I'm surprised that Enumerator#each doesn't start off at the current position in the sequence.

o = Object.new

def o.each
  yield 1
  yield 2
  yield 3
end

e = o.to_enum
puts e.next
puts e.next
e.each{|x| puts x}
# I expect to see 1,2,3 but I see 1,2,1,2,3
# apparently Enumerator's each (inherited from Enumerable) restarts the sequence!

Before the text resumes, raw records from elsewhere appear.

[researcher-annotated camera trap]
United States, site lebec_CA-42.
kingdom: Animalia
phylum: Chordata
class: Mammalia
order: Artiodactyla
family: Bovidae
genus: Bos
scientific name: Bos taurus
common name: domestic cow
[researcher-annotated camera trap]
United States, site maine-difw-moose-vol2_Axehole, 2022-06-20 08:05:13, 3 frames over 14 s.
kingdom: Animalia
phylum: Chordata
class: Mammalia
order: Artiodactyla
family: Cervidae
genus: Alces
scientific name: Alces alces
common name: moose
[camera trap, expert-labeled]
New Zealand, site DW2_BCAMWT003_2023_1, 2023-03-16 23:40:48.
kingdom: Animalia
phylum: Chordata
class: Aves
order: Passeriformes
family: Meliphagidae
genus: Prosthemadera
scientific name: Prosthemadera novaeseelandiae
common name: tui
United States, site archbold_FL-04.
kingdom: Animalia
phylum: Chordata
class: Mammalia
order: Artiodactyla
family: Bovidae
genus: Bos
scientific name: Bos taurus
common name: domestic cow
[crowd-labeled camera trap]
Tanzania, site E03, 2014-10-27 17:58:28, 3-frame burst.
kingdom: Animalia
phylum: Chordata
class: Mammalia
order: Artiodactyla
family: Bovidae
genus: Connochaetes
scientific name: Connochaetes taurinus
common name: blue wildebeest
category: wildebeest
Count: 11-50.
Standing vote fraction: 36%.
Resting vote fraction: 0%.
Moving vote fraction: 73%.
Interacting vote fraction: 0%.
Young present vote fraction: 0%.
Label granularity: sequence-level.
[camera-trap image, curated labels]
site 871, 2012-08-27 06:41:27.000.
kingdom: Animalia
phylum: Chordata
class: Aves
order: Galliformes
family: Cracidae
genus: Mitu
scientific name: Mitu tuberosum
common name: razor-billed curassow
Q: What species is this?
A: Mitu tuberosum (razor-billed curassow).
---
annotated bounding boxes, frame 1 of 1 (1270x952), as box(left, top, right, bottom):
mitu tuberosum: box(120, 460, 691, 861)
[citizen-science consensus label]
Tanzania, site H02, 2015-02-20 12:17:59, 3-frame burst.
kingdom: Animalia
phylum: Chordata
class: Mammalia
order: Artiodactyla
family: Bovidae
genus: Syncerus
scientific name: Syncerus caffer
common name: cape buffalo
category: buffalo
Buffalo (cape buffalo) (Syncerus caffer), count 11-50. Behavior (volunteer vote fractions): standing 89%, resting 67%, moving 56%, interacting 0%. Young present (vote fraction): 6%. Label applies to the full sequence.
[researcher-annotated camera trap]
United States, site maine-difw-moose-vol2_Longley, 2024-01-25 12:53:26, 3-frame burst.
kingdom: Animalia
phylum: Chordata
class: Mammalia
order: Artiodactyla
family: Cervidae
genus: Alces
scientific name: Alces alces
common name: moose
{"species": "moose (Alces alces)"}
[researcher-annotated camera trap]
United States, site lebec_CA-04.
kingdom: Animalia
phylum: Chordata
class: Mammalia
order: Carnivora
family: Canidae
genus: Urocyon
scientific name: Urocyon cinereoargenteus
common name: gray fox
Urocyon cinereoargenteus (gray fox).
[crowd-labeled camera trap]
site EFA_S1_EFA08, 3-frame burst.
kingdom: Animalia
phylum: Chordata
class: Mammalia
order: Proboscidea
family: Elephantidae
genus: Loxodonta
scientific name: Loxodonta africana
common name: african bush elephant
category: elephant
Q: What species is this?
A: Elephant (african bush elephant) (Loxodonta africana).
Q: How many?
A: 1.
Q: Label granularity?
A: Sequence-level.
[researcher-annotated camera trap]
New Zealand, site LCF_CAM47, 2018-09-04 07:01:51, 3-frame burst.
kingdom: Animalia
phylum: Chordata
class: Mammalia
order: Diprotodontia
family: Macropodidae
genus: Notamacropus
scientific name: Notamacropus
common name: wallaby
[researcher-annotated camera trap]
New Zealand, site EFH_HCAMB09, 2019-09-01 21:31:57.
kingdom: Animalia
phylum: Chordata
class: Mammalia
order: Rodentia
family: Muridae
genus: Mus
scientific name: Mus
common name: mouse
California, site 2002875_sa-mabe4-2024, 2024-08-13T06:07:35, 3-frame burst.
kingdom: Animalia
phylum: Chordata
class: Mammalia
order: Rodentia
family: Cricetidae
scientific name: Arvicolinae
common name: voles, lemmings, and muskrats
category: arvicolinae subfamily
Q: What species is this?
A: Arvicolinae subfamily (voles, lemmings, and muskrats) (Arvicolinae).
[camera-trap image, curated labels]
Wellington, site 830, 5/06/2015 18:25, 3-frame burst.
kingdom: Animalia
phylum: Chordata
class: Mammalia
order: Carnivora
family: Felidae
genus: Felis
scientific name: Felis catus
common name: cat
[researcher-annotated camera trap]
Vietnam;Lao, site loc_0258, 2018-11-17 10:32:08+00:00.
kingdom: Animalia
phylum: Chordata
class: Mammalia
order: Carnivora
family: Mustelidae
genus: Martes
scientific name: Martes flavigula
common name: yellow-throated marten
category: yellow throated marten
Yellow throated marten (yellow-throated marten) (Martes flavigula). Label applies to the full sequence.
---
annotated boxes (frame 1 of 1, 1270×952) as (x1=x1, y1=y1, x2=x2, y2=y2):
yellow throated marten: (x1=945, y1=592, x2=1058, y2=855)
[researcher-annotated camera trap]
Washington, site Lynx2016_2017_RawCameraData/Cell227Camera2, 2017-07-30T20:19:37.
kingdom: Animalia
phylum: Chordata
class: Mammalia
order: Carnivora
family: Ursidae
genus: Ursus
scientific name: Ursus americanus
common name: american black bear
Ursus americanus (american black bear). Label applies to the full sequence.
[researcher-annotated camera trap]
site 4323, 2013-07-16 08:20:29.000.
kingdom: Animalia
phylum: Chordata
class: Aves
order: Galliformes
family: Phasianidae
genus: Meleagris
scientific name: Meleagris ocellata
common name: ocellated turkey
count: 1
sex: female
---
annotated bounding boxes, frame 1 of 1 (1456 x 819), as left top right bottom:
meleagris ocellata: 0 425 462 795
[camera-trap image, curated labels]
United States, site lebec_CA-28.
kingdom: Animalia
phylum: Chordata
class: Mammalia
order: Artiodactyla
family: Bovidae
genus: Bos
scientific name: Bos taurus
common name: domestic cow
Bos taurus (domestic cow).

Am I doin' it wrong? Is there a way to maybe construct another Enumerator (from e) that will have the expected each behavior?

War es hilfreich?

Lösung

You're not doing it wrong, that's just not the semantics defined for Enumerator#each. You could make a derivative enumerator that only iterates from current position to end:

class Enumerator
  def enum_the_rest
    Enumerator.new { |y| loop { y << self.next } }
  end
end

o = Object.new
def o.each
  yield 1
  yield 2
  yield 3
end

e = o.to_enum
=> #<Enumerator: ...>
e.next
=> 1
e2 = e.enum_the_rest
=> #<Enumerator: ...>
e2.each { |x| puts x }
=> 2
=> 3

And, BTW, each doesn't restart the sequence, it just always runs over the entire span. Your enumerator still knows where it is in relation to the next next call.

e3 = o.to_enum
e3.next
=> 1
e3.next
=> 2
e3.map(&:to_s)
=> ["1", "2", "3"]
e3.next
=> 3

Andere Tipps

Enumerator#next and Enumerator#each work on the object differently. Per the documentation for #each (emphasis mine):

Iterates over the block according to how this Enumerable was constructed. If no block is given, returns self.

So #each always behaves based on the original setup, not on the current internal state. If you quickly peak at the source you'll see that rb_obj_dup is called to setup a new enumerator.